[1] https://x.com/Iggi76123640/status/1828396228444389600
[2] https://x.com/Iggi76123640/status/1828673611080589641
according to these posts [1][2] by Iggi, you figured out the stability problem
No, we are just sometimes lucky it run that long stable. I was only made aware
recently that sun4u was not 100% and my fasted UltraSPARC until some year ago was only a 360MHz Ultra5 until I was donated a Sun Blade 1000 recently. I see some MM corruption that I wanted to hunt next.
https://x.com/Iggi76123640/status/1827658841581896152
with newer kernels on older SPARC machines. There has been a regression on older
SPARCs since around kernel 4.19.x which I haven't gotten around to bisecting yet.
Happy to bi-sect. I guess you mean random memory corruption I see or anything else?
If you have issues to bi-sect just let us know for any arch. Given T2’s cross-compile
support and I have most hardware in my museum now, I can usually bisect issues
within a day or two.
If you've found and fixed the bug in question, it would be great if you could share
your fix with the community and maybe whip up a kernel patch to fix the bug upstream.
Of course - all patches are always nicely sorted in our public and nicely readable
SVN tree in any case.
https://t2linux.com
Newer SPARCs are not affected by this bug, although there are other issues.
####
» REQUIRED TASKS
#1 In the SPARC thread, since around which kernel version has there been a regression on older SPARC machines?
#2 List every URL that appears in the SPARC thread.
#3 Repeat the passage of the SPARC thread that begins at the words "Happy to bi-sect." and stops after "the bug upstream.".
The rows after this point aren't needed.

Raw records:
####
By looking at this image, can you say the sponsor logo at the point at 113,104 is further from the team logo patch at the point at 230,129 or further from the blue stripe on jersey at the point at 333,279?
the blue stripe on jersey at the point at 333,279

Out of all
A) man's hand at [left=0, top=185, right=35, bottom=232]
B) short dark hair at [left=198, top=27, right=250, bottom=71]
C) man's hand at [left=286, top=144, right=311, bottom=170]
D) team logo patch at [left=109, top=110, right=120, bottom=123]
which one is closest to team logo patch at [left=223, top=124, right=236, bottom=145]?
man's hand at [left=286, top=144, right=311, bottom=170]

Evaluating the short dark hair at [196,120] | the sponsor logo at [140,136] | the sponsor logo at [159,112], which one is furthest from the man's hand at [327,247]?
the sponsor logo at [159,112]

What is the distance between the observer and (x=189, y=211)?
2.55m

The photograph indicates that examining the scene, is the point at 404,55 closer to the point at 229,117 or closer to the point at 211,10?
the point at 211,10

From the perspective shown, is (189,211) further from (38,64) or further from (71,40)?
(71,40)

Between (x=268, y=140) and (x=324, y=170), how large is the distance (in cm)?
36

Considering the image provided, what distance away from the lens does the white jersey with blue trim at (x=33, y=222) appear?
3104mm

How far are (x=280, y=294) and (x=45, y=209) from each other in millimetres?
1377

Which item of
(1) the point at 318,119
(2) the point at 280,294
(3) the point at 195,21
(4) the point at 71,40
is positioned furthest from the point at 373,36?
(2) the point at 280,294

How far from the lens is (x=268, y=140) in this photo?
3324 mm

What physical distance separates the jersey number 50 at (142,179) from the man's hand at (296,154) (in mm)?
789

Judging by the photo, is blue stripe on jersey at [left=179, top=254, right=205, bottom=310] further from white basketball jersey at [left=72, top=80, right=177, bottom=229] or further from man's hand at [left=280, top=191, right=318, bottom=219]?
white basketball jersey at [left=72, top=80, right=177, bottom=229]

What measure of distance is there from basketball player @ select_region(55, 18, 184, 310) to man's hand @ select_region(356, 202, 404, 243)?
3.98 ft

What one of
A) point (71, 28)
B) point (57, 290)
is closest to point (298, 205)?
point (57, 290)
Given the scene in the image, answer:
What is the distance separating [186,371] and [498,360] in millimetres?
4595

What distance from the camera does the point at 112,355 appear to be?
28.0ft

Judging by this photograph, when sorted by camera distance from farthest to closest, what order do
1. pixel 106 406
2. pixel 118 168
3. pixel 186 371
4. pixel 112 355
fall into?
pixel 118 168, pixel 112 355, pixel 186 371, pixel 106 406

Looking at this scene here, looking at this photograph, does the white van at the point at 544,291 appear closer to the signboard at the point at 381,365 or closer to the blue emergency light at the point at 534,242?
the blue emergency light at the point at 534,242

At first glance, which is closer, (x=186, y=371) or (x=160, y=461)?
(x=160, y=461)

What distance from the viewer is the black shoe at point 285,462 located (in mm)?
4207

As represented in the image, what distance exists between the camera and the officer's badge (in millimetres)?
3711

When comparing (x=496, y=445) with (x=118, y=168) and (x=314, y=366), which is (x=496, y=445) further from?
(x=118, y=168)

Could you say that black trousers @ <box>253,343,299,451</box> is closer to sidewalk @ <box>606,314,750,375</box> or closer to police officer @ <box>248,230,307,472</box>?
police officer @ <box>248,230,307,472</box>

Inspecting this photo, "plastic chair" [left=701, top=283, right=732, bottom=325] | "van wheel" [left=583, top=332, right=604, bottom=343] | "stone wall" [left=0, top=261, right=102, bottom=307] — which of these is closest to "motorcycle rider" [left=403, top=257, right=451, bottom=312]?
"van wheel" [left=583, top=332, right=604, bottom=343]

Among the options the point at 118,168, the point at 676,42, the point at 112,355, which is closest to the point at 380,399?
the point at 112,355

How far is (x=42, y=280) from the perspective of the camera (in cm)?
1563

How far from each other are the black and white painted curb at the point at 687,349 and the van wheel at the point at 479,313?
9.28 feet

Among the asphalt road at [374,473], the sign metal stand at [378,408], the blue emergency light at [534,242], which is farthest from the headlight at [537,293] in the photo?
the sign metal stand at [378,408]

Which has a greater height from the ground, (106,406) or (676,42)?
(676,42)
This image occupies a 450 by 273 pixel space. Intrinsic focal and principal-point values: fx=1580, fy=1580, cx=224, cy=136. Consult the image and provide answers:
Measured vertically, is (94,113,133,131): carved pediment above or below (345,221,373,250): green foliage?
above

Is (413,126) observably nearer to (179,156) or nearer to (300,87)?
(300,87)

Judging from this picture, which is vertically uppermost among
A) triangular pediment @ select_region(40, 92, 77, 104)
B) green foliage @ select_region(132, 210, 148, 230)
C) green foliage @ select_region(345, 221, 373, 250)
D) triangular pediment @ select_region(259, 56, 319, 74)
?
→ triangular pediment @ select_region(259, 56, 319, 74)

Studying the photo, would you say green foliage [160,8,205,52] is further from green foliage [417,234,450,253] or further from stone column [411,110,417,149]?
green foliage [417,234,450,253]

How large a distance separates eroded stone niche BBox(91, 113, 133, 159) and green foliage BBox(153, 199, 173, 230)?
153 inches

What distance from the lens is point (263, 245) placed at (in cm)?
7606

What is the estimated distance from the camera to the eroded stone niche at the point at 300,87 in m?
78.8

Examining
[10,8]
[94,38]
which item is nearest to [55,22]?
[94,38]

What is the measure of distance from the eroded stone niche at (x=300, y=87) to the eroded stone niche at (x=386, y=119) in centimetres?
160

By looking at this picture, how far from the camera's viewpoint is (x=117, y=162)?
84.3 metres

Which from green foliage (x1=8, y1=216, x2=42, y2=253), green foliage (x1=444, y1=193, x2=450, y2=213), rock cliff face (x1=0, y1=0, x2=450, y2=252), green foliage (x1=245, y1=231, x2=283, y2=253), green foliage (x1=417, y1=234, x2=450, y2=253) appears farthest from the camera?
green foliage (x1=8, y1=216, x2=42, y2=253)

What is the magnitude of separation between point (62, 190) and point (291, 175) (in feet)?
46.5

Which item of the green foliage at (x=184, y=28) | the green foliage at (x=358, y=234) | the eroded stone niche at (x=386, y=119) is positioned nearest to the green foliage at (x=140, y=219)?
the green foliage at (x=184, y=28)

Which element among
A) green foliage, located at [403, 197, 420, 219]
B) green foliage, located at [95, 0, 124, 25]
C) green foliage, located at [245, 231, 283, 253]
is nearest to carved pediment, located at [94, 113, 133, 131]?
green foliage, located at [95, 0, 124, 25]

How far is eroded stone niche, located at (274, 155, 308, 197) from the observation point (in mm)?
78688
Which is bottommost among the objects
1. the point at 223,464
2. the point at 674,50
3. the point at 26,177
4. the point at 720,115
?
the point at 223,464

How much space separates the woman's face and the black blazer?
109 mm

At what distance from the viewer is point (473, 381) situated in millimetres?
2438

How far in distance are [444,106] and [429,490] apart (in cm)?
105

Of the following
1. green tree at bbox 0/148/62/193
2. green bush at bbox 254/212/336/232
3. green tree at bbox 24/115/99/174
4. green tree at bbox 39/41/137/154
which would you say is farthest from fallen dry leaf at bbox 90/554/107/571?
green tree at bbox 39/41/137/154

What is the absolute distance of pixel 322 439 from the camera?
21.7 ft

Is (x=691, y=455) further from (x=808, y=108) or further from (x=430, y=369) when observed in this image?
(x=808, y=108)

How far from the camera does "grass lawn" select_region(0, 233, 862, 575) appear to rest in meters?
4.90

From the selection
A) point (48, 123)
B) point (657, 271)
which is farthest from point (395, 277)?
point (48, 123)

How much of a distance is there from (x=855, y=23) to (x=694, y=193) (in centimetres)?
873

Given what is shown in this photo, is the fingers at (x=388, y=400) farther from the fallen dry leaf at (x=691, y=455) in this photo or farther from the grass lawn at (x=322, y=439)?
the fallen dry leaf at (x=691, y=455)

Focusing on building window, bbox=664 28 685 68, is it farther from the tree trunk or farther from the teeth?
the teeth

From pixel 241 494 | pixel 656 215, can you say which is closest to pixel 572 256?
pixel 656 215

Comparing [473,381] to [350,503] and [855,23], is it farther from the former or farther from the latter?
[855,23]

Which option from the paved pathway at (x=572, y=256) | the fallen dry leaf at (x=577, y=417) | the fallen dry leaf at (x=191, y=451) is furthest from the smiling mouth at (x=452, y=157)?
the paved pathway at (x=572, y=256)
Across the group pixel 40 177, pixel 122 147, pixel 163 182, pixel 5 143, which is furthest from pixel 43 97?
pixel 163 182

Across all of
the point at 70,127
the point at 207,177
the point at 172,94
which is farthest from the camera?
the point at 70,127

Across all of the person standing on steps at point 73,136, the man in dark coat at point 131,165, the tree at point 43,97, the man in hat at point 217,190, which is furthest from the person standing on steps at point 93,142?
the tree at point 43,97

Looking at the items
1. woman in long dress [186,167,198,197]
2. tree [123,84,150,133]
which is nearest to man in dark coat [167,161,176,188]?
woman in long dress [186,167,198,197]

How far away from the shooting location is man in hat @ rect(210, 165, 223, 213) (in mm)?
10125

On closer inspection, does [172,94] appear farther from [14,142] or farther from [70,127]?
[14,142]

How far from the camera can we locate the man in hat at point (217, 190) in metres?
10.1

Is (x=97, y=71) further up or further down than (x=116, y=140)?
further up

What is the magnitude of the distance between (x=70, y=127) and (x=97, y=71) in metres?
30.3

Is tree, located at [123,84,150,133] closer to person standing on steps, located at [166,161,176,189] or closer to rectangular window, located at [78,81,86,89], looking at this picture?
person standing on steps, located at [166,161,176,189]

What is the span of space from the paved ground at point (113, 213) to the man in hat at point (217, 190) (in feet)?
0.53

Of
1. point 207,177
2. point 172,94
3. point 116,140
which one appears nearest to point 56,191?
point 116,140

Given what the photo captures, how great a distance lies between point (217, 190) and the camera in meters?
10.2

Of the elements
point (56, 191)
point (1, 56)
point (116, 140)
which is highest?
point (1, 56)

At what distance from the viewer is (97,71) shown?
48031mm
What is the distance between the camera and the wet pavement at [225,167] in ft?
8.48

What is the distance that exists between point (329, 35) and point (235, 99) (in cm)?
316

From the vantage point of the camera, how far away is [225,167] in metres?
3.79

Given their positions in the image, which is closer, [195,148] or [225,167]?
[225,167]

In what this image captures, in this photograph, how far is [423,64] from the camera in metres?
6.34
####
» SOLUTIONS IN ORDER
#1 Since around kernel 4.19.x.

#2
- https://x.com/Iggi76123640/status/1828396228444389600
- https://x.com/Iggi76123640/status/1828673611080589641
- https://x.com/Iggi76123640/status/1827658841581896152
- https://t2linux.com

#3
Happy to bi-sect. I guess you mean random memory corruption I see or anything else?
If you have issues to bi-sect just let us know for any arch. Given T2’s cross-compile
support and I have most hardware in my museum now, I can usually bisect issues
within a day or two.
If you've found and fixed the bug in question, it would be great if you could share
your fix with the community and maybe whip up a kernel patch to fix the bug upstream.